## Exercise aim
Please echo back, word for word, the stretch of lines from the one containing "From the set" through the one containing "By how much", including both of those lines.

## Exercise inputs
::::::

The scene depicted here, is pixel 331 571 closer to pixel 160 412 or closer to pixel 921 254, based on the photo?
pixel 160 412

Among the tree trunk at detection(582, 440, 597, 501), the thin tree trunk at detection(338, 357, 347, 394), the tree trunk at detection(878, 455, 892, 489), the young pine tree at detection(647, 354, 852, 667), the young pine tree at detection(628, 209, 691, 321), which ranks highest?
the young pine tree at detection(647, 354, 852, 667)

::::::

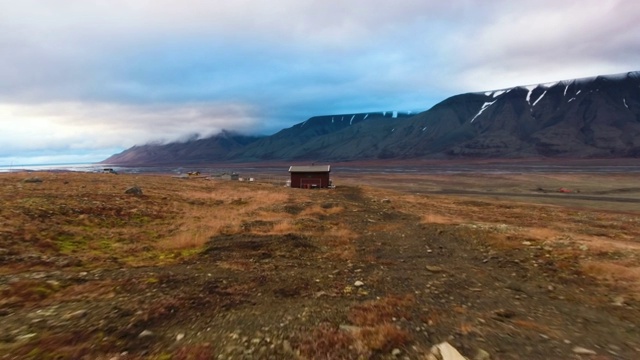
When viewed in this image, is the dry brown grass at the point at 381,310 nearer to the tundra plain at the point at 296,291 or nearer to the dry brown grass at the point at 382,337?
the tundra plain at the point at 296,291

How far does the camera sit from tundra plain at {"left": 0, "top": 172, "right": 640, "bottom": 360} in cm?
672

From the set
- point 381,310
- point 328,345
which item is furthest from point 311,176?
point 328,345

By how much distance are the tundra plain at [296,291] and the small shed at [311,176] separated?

::::::

## Solution below
From the set
- point 381,310
- point 328,345
which item is furthest from point 311,176?
point 328,345

By how much distance are the tundra plain at [296,291] and the small shed at [311,176] separated?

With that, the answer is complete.